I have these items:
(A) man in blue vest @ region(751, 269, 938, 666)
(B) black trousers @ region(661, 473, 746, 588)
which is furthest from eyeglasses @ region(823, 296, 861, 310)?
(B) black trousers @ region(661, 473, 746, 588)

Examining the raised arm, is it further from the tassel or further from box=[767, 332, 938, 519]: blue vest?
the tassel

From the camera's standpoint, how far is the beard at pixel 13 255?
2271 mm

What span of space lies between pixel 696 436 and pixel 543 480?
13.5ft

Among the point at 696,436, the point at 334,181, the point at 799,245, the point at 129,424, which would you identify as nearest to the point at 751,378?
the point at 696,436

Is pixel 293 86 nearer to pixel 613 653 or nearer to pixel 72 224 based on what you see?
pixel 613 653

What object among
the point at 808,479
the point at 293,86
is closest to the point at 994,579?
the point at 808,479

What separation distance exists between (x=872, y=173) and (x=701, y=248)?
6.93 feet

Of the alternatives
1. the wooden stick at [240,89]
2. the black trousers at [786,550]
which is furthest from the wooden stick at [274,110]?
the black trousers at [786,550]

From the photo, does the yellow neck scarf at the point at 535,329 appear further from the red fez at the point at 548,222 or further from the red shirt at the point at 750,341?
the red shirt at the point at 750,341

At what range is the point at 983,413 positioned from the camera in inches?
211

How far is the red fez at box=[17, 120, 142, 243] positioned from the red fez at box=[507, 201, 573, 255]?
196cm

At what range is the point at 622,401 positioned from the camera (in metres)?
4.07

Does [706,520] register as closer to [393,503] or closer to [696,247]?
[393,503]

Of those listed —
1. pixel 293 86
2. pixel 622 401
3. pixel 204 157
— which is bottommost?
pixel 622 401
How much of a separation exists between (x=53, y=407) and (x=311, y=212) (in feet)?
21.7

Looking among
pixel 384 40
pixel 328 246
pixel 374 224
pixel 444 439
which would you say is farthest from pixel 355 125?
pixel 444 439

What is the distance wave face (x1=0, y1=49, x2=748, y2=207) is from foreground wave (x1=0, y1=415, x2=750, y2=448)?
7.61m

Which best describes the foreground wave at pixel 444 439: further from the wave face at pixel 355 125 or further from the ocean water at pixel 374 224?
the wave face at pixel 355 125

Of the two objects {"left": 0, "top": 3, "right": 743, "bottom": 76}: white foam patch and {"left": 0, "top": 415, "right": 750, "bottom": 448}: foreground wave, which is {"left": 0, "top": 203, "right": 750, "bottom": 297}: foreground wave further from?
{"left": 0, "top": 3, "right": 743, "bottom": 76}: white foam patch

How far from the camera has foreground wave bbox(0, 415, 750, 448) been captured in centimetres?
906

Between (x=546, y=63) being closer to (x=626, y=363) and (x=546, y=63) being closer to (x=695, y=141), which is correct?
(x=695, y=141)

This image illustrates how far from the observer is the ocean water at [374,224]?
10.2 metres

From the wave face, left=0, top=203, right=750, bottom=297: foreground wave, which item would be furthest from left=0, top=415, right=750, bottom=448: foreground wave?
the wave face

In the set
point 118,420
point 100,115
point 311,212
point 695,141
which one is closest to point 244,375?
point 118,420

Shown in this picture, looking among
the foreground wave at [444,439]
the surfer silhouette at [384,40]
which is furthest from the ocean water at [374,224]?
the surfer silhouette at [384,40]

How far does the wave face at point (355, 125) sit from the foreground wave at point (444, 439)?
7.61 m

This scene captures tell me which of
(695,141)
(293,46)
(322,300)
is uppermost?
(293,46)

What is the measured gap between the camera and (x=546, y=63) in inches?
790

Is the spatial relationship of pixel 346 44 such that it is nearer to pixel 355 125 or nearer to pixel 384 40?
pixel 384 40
____________
■ **Task description**
Rewrite the rows above, replacing "camera" with "viewer" wherever it occurs and leaving everything else unchanged.

■ **Answer to the problem**
I have these items:
(A) man in blue vest @ region(751, 269, 938, 666)
(B) black trousers @ region(661, 473, 746, 588)
which is furthest from eyeglasses @ region(823, 296, 861, 310)?
(B) black trousers @ region(661, 473, 746, 588)

Examining the raised arm, is it further from the tassel or further from box=[767, 332, 938, 519]: blue vest?
the tassel

From the viewer's standpoint, how far is the beard at pixel 13 255?
2271 mm

What span of space lies between pixel 696 436 and pixel 543 480?
13.5ft

Among the point at 696,436, the point at 334,181, the point at 799,245, the point at 129,424, which would you identify as nearest to the point at 751,378?
the point at 696,436

Is pixel 293 86 nearer to pixel 613 653 or nearer to pixel 72 224 based on what you see?
pixel 613 653

What object among
the point at 808,479
the point at 293,86
is closest to the point at 994,579?
the point at 808,479

What separation distance exists between (x=872, y=173) and (x=701, y=248)?
6.93 feet

Of the alternatives
1. the wooden stick at [240,89]
2. the black trousers at [786,550]
which is furthest from the wooden stick at [274,110]?
the black trousers at [786,550]

From the photo, does the yellow neck scarf at the point at 535,329 appear further from the red fez at the point at 548,222 or further from the red shirt at the point at 750,341?
the red shirt at the point at 750,341

At what range is the point at 983,413 positioned from the viewer in inches?
211

How far is the red fez at box=[17, 120, 142, 243] positioned from the red fez at box=[507, 201, 573, 255]?
196cm

At what range is the point at 622,401 positioned from the viewer (in metres)?
4.07

Does [706,520] register as closer to [393,503] or closer to [696,247]?
[393,503]

Of those listed —
1. pixel 293 86
2. pixel 622 401
3. pixel 204 157
— which is bottommost?
pixel 622 401
How much of a separation exists between (x=53, y=407) and (x=311, y=212) (in feet)?
21.7

Looking among
pixel 384 40
pixel 328 246
pixel 374 224
pixel 444 439
which would you say is farthest from pixel 355 125?
pixel 444 439

What is the distance wave face (x1=0, y1=49, x2=748, y2=207) is from foreground wave (x1=0, y1=415, x2=750, y2=448)?
7.61m

Which best describes the foreground wave at pixel 444 439: further from the wave face at pixel 355 125 or further from the ocean water at pixel 374 224?
the wave face at pixel 355 125

Of the two objects {"left": 0, "top": 3, "right": 743, "bottom": 76}: white foam patch and {"left": 0, "top": 415, "right": 750, "bottom": 448}: foreground wave, which is {"left": 0, "top": 203, "right": 750, "bottom": 297}: foreground wave further from?
{"left": 0, "top": 3, "right": 743, "bottom": 76}: white foam patch

How far from the viewer has foreground wave bbox(0, 415, 750, 448) been captured in centimetres?
906

Between (x=546, y=63) being closer to (x=626, y=363) and (x=546, y=63) being closer to (x=695, y=141), which is correct?
(x=695, y=141)

This image illustrates how far from the observer is the ocean water at [374,224]?
10.2 metres

From the wave face, left=0, top=203, right=750, bottom=297: foreground wave, which item would be furthest from left=0, top=415, right=750, bottom=448: foreground wave?
the wave face

In the set
point 118,420
point 100,115
point 311,212
point 695,141
which one is closest to point 244,375?
point 118,420

Shown in this picture, looking among
the foreground wave at [444,439]
the surfer silhouette at [384,40]
which is furthest from the ocean water at [374,224]?
the surfer silhouette at [384,40]

How far does the wave face at point (355, 125) sit from the foreground wave at point (444, 439)?
7.61 m

This scene captures tell me which of
(695,141)
(293,46)
(322,300)
is uppermost?
(293,46)

What is the measured gap between the viewer and (x=546, y=63) in inches?
790

Is the spatial relationship of pixel 346 44 such that it is nearer to pixel 355 125 or nearer to pixel 384 40?
pixel 384 40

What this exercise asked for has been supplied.